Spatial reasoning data
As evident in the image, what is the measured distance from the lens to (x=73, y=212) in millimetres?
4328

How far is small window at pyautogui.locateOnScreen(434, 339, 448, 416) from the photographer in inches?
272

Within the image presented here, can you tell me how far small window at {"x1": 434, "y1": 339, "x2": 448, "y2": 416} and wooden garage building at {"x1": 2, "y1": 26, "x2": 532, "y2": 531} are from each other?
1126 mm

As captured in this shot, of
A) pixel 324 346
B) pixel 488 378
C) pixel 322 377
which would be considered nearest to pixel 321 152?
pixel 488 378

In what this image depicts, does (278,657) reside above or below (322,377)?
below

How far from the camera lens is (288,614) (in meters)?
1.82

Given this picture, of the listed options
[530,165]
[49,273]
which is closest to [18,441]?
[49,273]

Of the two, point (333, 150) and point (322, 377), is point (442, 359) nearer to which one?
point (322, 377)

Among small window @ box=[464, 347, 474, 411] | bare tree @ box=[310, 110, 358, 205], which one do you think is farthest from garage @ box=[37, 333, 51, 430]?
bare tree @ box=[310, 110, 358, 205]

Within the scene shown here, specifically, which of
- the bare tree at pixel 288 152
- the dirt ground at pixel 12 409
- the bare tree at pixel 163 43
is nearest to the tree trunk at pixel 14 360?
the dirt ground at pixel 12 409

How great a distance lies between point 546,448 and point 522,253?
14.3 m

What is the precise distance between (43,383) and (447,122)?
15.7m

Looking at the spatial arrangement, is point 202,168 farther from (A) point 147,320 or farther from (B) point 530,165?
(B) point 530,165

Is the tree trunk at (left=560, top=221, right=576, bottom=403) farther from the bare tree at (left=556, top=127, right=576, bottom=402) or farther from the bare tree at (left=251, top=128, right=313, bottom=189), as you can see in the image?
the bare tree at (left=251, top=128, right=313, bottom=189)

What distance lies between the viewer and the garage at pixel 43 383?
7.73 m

OBJECTIVE: Please recast the data as a Markdown table with the columns "No." and "Line", from the line containing "What distance lies" up to and including the last line of the data, leaving out blank lines.

COMPLETED TASK:
| No. | Line |
|---|---|
| 1 | What distance lies between the viewer and the garage at pixel 43 383? |
| 2 | 7.73 m |